How many emotions and feelings are there? A lot. A whole lot. It's useful to have a list handy to be able to recognise and identify your emotions and feelings to help you put into words and work with what comes up for you.
If we don't give a name to our emotions and feelings, it can feel like we are swimming in a mish-mash of a bit of everything. Pinpointing what we are feeling helps bring us to a space of observation.
Here is a by-no-means exhaustive list of emotions and feelings:
Sad Angry Overwhelmed
Shaken up Confused Hurt
Empty Lonely Disappointed
Lost Tired Impatient
Anxious Distracted Bitter
Frustrated Stressed Hopeless
Gloomy Panicky Nervous
Doubtful Worried Annoyed
Uncomfortable Offended Embarrassed
Jealous Trapped Resentful
Insecure Shocked Tense
Discouraged Scared Helpless
Antsy Skeptical Jumpy
Joyful Enthusiastic Hopeful
Happy Calm Optimistic
Excited Grateful Creative
Safe Blessed Proud
Relieved Free Trustful
Patient Energised Loving
Inspired Peaceful Proud
Cheerful Upbeat Playful
Elated Reassured Determined
Amused Confident Focused
Pleased Comforted Pensive
There's no right or wrong emotion or feeling, just being self-aware and compassionate
The next time you feel something bubbling up, see if you can detect what you are feeling.
If you feel inspired, keep a log of your feelings and what triggered them. Then see if you have any go-to feelings in any given situations.
Staying curious and patient with yourself are good ways to look into your emotional environment.
Connecting with how you feel can be empowering
Once you begin to recognise your emotions, you can start to focus on what you would like to feel. You can start exploring how your feelings can help support you.
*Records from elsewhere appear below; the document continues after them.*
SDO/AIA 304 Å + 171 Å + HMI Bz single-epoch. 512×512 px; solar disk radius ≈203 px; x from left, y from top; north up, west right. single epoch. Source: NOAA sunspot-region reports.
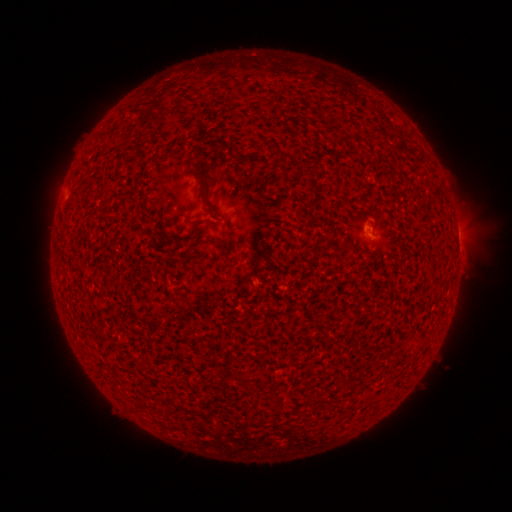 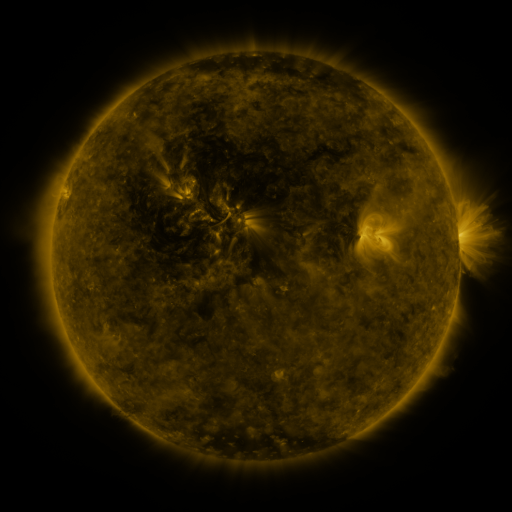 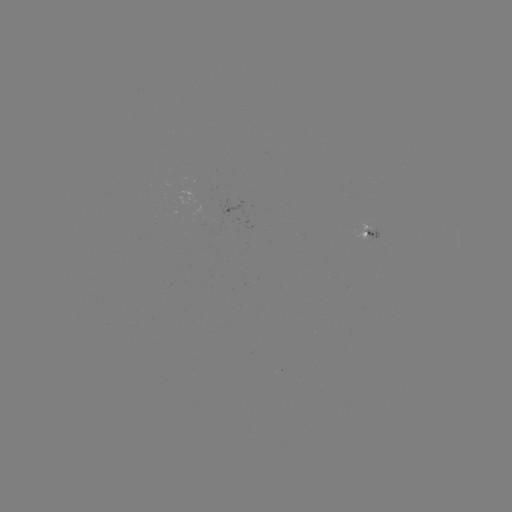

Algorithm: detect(spotted active region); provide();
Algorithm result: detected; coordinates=[369, 237]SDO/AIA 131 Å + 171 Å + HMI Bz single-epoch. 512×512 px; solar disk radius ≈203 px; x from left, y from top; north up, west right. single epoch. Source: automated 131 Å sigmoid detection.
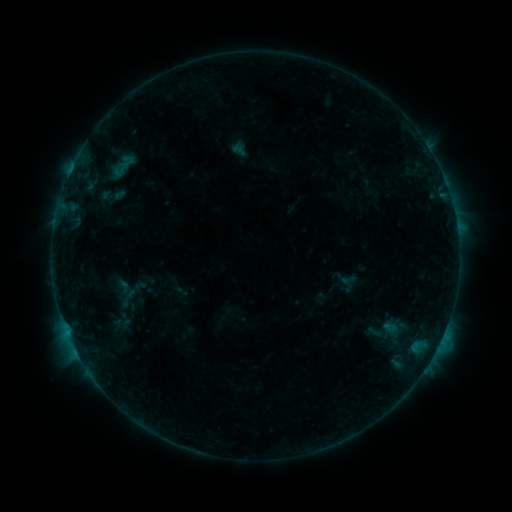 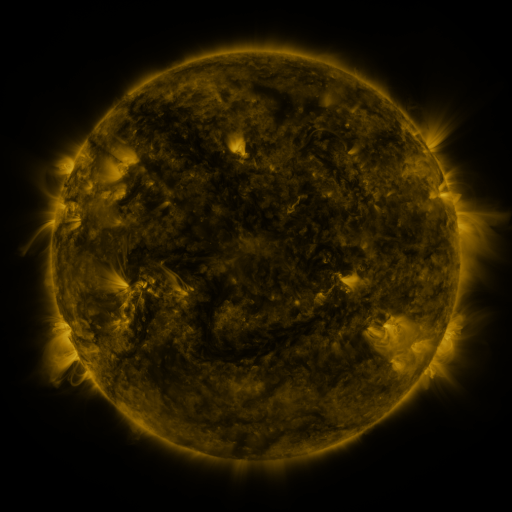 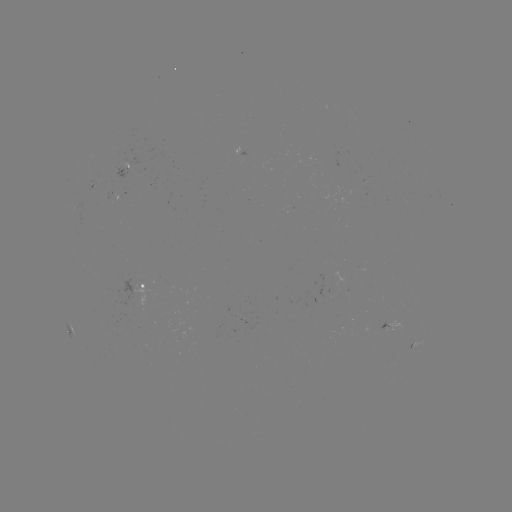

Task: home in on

For example, different ways to find relief like releasing frustrations to welcome in peace, hitting pause on worry to create space for hope, sitting with disappointment a while to allow in playfulness, or getting out bitterness to open the way to creativity.
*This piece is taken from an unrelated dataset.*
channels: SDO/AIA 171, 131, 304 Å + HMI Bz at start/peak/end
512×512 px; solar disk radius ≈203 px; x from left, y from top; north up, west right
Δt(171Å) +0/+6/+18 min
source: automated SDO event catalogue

Once you get to that sweet spot of working with and not against your emotions, don't stop there, keep the momentum going.
Ask yourself questions like:
When you feel good, what are you feeling? What makes you feel that way?
What are your favourite ways to release tension or stress or anything else?
How do you feel once you've released tension or stress or anything else?
What's your feel-good emotion?
Who or what uplifts you?
Who or what makes you smile?
Making a note of what makes you feel good reminds you why you're doing the work. Helping you turn the good stuff into good habits.
If you'd like to dive into the subject further, American psychologist Dr. Robert Plutchik split emotions into 8 categories: joy, sadness, acceptance, disgust, fear, anger, surprise and anticipation. Apparently, there are around 34,000 emotions in total!